> _DATA FOR THIS TASK_:
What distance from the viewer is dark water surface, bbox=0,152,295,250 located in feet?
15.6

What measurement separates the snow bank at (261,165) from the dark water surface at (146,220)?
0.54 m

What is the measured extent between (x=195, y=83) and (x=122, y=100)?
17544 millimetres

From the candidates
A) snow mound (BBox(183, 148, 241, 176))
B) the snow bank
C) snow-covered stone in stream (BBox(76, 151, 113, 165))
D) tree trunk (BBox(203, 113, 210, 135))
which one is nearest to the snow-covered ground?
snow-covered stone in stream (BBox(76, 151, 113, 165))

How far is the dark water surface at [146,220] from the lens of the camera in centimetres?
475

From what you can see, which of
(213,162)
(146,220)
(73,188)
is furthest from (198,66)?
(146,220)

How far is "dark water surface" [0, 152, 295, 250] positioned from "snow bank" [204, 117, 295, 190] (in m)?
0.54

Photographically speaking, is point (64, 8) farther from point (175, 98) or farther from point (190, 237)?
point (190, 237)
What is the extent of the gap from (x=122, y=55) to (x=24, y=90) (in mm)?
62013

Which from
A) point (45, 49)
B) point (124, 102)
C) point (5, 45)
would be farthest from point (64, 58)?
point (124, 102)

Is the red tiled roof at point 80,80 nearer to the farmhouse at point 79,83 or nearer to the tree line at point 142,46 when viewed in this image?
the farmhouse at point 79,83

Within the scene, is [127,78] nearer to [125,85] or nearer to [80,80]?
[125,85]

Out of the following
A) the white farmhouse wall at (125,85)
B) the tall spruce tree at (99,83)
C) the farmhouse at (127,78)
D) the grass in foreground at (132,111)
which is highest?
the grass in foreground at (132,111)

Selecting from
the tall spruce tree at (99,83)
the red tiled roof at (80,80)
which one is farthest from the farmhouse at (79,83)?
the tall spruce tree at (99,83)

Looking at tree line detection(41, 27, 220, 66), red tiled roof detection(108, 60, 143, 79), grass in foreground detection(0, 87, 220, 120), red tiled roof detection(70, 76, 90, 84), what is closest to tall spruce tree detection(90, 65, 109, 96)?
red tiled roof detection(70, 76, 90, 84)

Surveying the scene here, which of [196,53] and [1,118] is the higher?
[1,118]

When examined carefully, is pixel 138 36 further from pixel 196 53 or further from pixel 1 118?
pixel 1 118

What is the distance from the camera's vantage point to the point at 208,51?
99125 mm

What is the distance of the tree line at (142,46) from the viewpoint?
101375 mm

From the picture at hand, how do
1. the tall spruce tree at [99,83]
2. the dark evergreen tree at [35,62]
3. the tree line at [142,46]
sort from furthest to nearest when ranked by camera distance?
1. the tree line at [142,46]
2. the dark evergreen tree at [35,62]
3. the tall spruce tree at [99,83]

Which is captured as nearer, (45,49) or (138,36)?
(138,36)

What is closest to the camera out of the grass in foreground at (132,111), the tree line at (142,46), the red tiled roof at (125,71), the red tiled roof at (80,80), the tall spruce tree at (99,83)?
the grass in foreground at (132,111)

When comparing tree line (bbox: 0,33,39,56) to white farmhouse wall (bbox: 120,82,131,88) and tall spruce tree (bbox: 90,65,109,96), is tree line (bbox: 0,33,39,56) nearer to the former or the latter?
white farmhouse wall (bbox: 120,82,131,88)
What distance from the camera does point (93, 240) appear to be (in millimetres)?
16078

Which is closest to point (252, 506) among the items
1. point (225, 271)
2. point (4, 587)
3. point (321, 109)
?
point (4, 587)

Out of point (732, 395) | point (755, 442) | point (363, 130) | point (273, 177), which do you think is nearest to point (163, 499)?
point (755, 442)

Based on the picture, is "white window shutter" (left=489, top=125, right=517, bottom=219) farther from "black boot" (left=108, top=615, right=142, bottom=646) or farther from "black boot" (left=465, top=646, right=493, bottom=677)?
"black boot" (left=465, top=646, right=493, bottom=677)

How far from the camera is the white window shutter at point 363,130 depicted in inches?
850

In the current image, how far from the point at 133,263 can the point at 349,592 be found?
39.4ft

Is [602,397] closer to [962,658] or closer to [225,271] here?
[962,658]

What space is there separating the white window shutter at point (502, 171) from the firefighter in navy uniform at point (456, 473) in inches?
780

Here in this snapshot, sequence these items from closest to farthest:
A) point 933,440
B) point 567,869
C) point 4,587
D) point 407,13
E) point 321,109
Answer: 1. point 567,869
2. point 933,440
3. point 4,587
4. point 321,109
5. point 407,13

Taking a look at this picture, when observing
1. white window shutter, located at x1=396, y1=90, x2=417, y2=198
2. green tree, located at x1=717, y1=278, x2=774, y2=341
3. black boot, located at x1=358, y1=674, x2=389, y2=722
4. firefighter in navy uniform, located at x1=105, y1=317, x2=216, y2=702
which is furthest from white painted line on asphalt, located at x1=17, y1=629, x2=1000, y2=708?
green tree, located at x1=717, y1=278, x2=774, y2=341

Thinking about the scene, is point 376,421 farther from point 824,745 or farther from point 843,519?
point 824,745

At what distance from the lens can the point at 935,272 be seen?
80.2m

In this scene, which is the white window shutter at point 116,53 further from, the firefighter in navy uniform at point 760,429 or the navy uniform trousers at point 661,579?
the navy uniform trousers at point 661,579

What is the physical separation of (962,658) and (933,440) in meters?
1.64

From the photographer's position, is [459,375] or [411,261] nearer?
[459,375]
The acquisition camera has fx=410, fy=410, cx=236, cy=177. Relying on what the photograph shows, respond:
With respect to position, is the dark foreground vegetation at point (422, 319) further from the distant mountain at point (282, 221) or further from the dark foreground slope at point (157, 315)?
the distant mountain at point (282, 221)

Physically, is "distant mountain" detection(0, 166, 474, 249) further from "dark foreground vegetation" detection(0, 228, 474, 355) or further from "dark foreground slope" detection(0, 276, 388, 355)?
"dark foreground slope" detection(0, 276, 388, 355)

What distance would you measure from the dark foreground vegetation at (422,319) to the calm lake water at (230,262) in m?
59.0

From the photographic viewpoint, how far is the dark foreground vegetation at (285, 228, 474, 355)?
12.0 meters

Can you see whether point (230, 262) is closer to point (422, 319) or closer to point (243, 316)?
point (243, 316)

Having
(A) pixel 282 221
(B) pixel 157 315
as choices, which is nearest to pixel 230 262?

> _PROBLEM STATEMENT_:
Can you recast every row above as a numbered list, leaving out the blank lines?

> _TASK SOLUTION_:
1. What distance from the viewer is dark water surface, bbox=0,152,295,250 located in feet?
2. 15.6
3. What measurement separates the snow bank at (261,165) from the dark water surface at (146,220)?
4. 0.54 m
5. What is the measured extent between (x=195, y=83) and (x=122, y=100)?
6. 17544 millimetres
7. From the candidates
8. A) snow mound (BBox(183, 148, 241, 176))
9. B) the snow bank
10. C) snow-covered stone in stream (BBox(76, 151, 113, 165))
11. D) tree trunk (BBox(203, 113, 210, 135))
12. which one is nearest to the snow-covered ground?
13. snow-covered stone in stream (BBox(76, 151, 113, 165))
14. How far is the dark water surface at [146,220] from the lens of the camera in centimetres?
15. 475
16. From what you can see, which of
17. (213,162)
18. (146,220)
19. (73,188)
20. is furthest from (198,66)?
21. (146,220)
22. How far is "dark water surface" [0, 152, 295, 250] positioned from "snow bank" [204, 117, 295, 190] (in m)?
23. 0.54
24. Photographically speaking, is point (64, 8) farther from point (175, 98) or farther from point (190, 237)?
25. point (190, 237)
26. What is the extent of the gap from (x=122, y=55) to (x=24, y=90) (in mm)?
27. 62013
28. Which from
29. A) point (45, 49)
30. B) point (124, 102)
31. C) point (5, 45)
32. would be farthest from point (64, 58)?
33. point (124, 102)
34. Is the red tiled roof at point 80,80 nearer to the farmhouse at point 79,83 or nearer to the tree line at point 142,46 when viewed in this image?
35. the farmhouse at point 79,83
36. Within the scene, is [127,78] nearer to [125,85] or nearer to [80,80]?
37. [125,85]
38. Out of the following
39. A) the white farmhouse wall at (125,85)
40. B) the tall spruce tree at (99,83)
41. C) the farmhouse at (127,78)
42. D) the grass in foreground at (132,111)
43. which is highest?
44. the grass in foreground at (132,111)
45. Selecting from
46. the tall spruce tree at (99,83)
47. the red tiled roof at (80,80)
48. which one is farthest from the farmhouse at (79,83)?
49. the tall spruce tree at (99,83)
50. Looking at tree line detection(41, 27, 220, 66), red tiled roof detection(108, 60, 143, 79), grass in foreground detection(0, 87, 220, 120), red tiled roof detection(70, 76, 90, 84), what is closest to tall spruce tree detection(90, 65, 109, 96)?
51. red tiled roof detection(70, 76, 90, 84)
52. Surveying the scene here, which of [196,53] and [1,118] is the higher?
53. [1,118]
54. When examined carefully, is pixel 138 36 further from pixel 196 53 or further from pixel 1 118?
55. pixel 1 118
56. What is the distance from the camera's vantage point to the point at 208,51?
57. 99125 mm
58. What is the distance of the tree line at (142,46) from the viewpoint?
59. 101375 mm
60. From the picture at hand, how do
61. 1. the tall spruce tree at [99,83]
62. 2. the dark evergreen tree at [35,62]
63. 3. the tree line at [142,46]
64. sort from furthest to nearest when ranked by camera distance?
65. 1. the tree line at [142,46]
66. 2. the dark evergreen tree at [35,62]
67. 3. the tall spruce tree at [99,83]
68. Which is captured as nearer, (45,49) or (138,36)?
69. (138,36)
70. What is closest to the camera out of the grass in foreground at (132,111), the tree line at (142,46), the red tiled roof at (125,71), the red tiled roof at (80,80), the tall spruce tree at (99,83)?
71. the grass in foreground at (132,111)
72. When comparing tree line (bbox: 0,33,39,56) to white farmhouse wall (bbox: 120,82,131,88) and tall spruce tree (bbox: 90,65,109,96), is tree line (bbox: 0,33,39,56) nearer to the former or the latter?
73. white farmhouse wall (bbox: 120,82,131,88)
74. What distance from the camera does point (93, 240) appear to be (in millimetres)?
75. 16078
76. Which is closest to point (252, 506) among the items
77. 1. point (225, 271)
78. 2. point (4, 587)
79. 3. point (321, 109)
80. ?
81. point (4, 587)
82. Out of point (732, 395) | point (755, 442) | point (363, 130) | point (273, 177), which do you think is nearest to point (163, 499)?
83. point (755, 442)
84. Based on the picture, is "white window shutter" (left=489, top=125, right=517, bottom=219) farther from "black boot" (left=108, top=615, right=142, bottom=646) or farther from "black boot" (left=465, top=646, right=493, bottom=677)?
85. "black boot" (left=465, top=646, right=493, bottom=677)
86. How far from the camera is the white window shutter at point 363,130 depicted in inches?
87. 850
88. In the current image, how far from the point at 133,263 can the point at 349,592 be found?
89. 39.4ft
90. Is [602,397] closer to [962,658] or closer to [225,271] here?
91. [962,658]
92. What space is there separating the white window shutter at point (502, 171) from the firefighter in navy uniform at point (456, 473) in inches?
93. 780
94. Here in this snapshot, sequence these items from closest to farthest:
95. A) point 933,440
96. B) point 567,869
97. C) point 4,587
98. D) point 407,13
99. E) point 321,109
100. Answer: 1. point 567,869
101. 2. point 933,440
102. 3. point 4,587
103. 4. point 321,109
104. 5. point 407,13
105. Taking a look at this picture, when observing
106. 1. white window shutter, located at x1=396, y1=90, x2=417, y2=198
107. 2. green tree, located at x1=717, y1=278, x2=774, y2=341
108. 3. black boot, located at x1=358, y1=674, x2=389, y2=722
109. 4. firefighter in navy uniform, located at x1=105, y1=317, x2=216, y2=702
110. which is furthest from white painted line on asphalt, located at x1=17, y1=629, x2=1000, y2=708?
111. green tree, located at x1=717, y1=278, x2=774, y2=341
112. Thinking about the scene, is point 376,421 farther from point 824,745 or farther from point 843,519?
113. point 824,745
114. At what distance from the lens can the point at 935,272 be seen?
115. 80.2m
116. In this scene, which is the white window shutter at point 116,53 further from, the firefighter in navy uniform at point 760,429 or the navy uniform trousers at point 661,579?
117. the navy uniform trousers at point 661,579
118. What is the physical separation of (962,658) and (933,440) in meters?
119. 1.64
120. From the photographer's position, is [459,375] or [411,261] nearer?
121. [459,375]
122. The acquisition camera has fx=410, fy=410, cx=236, cy=177. Relying on what the photograph shows, respond:
123. With respect to position, is the dark foreground vegetation at point (422, 319) further from the distant mountain at point (282, 221) or further from the dark foreground slope at point (157, 315)?
124. the distant mountain at point (282, 221)
125. Physically, is "distant mountain" detection(0, 166, 474, 249) further from "dark foreground vegetation" detection(0, 228, 474, 355) or further from "dark foreground slope" detection(0, 276, 388, 355)?
126. "dark foreground slope" detection(0, 276, 388, 355)
127. What distance would you measure from the dark foreground vegetation at (422,319) to the calm lake water at (230,262) in m?
128. 59.0
129. From the photographic viewpoint, how far is the dark foreground vegetation at (285, 228, 474, 355)?
130. 12.0 meters
131. Can you see whether point (230, 262) is closer to point (422, 319) or closer to point (243, 316)?
132. point (243, 316)
133. Having
134. (A) pixel 282 221
135. (B) pixel 157 315
136. as choices, which is nearest to pixel 230 262?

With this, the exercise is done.